The ones closest to the elevator were empty, but a few people were still in their apartments to the right. McKay caught flashes of sight and motion and feeling. Of cold, solid concrete. The quiet hum of sophisticated heating equipment and air ducts. The sharp teeth of a garbage disposal in someone’s kitchen sink.
A pulse of power flagged the other Earth user on the floor, painting him where he sat in his apartment some ways off to the left, close to the edge of the building.
Gobardon was home. And, by the answering touch of power she felt, he knew she was there.
Good. They hadn’t exactly come up the elevator for a surprise attack.
Within a second, the vision of Earth magic stopped, and McKay found herself stumbling back into reality from the abrupt transition. Despite the suddenness with which she’d been dumped, the cat kept a foothold in her thoughts, sharing a small stream of her Elemental view of the apartment in the back of her mind.
Okay. So they were back to normal, then. Or mostly normal.
It was funny. Most of the time, they would be like this—not a complete partnership like Meese and the Phoenix had, or Kitty and her Thunderbird, but tentatively cooperative.

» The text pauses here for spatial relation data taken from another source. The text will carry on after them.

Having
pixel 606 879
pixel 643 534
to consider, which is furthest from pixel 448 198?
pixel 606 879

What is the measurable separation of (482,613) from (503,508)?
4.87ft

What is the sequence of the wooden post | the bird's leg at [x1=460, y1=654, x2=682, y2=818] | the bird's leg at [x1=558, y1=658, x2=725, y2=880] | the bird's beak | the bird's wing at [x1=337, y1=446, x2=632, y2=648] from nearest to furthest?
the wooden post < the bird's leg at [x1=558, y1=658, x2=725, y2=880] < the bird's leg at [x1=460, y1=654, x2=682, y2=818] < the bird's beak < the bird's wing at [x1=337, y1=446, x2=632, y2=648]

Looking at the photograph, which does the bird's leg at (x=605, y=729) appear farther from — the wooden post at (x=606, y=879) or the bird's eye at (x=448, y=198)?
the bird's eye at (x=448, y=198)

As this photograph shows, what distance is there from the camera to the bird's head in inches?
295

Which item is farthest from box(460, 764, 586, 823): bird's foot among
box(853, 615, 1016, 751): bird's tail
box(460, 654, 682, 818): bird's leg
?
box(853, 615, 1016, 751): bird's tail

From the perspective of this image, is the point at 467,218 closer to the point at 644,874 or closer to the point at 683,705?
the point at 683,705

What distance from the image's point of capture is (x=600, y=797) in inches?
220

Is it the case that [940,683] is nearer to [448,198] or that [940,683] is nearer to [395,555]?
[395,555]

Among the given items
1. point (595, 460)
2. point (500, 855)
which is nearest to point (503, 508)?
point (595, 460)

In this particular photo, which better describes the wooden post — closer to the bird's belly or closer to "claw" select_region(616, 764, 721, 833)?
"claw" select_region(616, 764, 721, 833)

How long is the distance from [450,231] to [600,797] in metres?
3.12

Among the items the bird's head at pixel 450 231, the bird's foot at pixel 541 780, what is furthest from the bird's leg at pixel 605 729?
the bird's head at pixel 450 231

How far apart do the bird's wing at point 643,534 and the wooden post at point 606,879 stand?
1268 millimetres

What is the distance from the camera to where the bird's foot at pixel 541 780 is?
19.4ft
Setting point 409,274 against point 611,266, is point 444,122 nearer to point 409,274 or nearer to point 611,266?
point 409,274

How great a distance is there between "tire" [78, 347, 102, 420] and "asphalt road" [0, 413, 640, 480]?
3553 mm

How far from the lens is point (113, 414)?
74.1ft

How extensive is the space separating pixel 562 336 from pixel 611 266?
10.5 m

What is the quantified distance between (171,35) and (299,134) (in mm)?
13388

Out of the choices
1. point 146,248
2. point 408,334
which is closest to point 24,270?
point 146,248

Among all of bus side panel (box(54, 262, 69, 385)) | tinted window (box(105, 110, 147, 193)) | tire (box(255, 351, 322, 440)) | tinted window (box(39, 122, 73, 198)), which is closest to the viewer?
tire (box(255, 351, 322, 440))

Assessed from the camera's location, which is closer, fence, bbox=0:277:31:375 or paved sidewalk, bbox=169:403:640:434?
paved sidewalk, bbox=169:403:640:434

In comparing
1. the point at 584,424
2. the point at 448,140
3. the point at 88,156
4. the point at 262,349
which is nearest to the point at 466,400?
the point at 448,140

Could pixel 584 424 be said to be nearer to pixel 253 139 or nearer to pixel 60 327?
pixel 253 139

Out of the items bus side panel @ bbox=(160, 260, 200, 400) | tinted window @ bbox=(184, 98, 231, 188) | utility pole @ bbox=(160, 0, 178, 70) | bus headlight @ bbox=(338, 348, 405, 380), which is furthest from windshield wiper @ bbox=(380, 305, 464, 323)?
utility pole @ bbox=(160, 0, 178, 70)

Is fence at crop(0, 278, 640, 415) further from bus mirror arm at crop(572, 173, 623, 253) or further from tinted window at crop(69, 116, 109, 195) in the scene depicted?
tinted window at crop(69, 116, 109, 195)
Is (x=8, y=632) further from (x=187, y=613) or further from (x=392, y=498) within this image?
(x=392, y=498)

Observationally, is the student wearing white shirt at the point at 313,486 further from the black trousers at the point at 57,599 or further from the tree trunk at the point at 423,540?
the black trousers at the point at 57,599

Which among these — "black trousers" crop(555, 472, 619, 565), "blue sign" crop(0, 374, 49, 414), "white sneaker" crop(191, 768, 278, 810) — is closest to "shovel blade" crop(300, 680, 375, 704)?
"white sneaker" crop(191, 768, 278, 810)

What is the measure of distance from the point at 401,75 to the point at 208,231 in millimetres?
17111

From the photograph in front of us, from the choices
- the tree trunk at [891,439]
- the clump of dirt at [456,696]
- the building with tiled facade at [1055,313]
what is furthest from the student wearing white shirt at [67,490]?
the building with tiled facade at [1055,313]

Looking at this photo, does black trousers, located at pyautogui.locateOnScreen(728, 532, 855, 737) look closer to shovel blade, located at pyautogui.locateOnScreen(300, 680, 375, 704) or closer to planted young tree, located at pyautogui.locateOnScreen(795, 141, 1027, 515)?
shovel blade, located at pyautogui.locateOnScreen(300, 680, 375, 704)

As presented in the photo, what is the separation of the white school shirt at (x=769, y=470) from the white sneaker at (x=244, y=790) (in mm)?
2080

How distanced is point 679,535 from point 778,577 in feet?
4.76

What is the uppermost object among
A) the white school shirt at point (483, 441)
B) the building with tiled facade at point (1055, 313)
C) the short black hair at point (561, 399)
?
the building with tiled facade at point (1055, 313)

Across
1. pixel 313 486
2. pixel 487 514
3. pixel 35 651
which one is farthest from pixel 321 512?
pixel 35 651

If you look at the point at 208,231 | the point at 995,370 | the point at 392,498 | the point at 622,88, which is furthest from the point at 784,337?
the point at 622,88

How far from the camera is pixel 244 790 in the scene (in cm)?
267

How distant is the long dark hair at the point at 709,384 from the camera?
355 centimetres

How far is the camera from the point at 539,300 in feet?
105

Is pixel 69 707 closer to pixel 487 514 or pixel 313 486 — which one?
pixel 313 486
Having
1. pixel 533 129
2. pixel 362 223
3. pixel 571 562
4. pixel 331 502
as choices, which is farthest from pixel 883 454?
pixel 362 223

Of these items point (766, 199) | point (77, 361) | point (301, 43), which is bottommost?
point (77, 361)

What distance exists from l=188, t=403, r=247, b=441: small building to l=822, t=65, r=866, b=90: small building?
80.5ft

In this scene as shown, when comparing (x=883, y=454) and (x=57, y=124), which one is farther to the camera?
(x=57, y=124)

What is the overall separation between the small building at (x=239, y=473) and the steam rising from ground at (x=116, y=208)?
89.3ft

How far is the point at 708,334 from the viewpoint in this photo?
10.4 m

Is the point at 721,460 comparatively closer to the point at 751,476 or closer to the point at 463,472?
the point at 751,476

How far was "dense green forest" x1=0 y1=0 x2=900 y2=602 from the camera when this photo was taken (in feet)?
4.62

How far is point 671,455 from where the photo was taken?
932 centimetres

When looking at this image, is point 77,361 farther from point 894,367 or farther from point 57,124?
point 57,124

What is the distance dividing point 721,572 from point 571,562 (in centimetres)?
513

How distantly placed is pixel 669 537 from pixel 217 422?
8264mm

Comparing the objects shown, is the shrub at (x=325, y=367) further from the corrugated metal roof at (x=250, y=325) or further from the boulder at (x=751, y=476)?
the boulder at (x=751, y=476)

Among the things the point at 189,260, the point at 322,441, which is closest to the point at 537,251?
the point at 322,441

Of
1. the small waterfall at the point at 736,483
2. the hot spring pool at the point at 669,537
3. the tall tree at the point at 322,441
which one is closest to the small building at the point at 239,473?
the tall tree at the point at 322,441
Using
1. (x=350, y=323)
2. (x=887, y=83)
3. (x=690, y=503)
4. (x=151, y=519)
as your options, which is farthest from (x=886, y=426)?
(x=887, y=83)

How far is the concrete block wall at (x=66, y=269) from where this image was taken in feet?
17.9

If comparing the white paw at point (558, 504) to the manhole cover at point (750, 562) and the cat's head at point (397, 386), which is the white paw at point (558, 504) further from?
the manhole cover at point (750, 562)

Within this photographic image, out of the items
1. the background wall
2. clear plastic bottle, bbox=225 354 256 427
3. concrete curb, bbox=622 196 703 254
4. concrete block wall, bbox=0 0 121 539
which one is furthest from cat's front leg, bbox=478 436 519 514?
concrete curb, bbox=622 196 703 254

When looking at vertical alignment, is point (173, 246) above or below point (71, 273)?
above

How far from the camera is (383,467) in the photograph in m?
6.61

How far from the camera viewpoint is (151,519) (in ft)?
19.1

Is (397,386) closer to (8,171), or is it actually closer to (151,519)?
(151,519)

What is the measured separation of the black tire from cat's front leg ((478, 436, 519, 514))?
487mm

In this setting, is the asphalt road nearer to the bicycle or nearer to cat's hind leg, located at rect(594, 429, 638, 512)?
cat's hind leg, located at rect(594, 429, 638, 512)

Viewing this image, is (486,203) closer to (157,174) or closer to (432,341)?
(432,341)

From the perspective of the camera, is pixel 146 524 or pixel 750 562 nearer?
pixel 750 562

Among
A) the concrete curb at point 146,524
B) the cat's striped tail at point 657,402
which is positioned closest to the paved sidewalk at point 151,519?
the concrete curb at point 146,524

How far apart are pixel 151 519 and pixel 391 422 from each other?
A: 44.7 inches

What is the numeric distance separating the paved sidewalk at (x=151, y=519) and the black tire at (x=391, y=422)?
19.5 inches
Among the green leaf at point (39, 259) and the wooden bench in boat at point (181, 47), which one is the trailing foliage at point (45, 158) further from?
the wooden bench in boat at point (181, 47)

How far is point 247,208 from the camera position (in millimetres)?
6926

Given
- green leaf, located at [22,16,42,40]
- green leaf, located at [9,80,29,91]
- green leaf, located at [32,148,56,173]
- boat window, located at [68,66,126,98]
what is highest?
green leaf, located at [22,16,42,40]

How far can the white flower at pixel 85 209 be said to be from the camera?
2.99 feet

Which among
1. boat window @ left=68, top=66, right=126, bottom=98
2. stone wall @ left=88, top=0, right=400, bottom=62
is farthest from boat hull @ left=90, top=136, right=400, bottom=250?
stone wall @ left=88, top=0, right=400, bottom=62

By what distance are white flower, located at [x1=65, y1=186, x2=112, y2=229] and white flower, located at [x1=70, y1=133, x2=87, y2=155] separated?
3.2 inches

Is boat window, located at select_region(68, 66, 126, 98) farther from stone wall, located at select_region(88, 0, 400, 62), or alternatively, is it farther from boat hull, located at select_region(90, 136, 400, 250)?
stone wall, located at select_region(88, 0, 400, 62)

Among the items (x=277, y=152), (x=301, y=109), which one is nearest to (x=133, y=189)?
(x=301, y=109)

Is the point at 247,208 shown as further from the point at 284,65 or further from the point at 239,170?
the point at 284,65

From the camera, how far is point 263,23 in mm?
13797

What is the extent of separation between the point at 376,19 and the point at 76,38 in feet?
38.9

Like holding each other’s fingers when walking down the street.
Then, in other times, it all went to shit.
After yesterday, she hadn’t expected this level of cooperation from the cat.
It was nice—like she could count on the spirit to have her back.
Of course, she found herself giving somewhat less care about potentially losing control and destroying Gobardon’s nice apartment.
When Kitty got to the door, it didn’t open. In fact, judging by the twitch of magic the cat caught in her Elemental sense, Gobardon had just thought about doing the opposite.
But he’d only thought about it, not acted on it.
She resisted the urge to pop the door open herself, instead watching as Kitty gave its wood a flat look and pulled a key from her pocket.
A light on the door flashed once, and some internal mechanism disengaged and beeped.
Kitty shoved the door open and stomped inside.
“Gobardon! What the fuck were you thinking?”
McKay grinned.
So much for that ‘delicate approach.’
As Kitty stormed in, the cat caught the door on the back swing, slowing it from closing on her. It let it go gently once she was through and, when she stepped in, she got a sudden, visceral connection to the floor.
Every single detail of the apartment came spinning through her mind in crystal clarity, pushing through her brain like a blaring tuba blast. She swayed, blinking hard to clear it, and let her hand find a side-table to lean against for balance.
Easy now, she thought to the cat. We haven’t even heard him speak.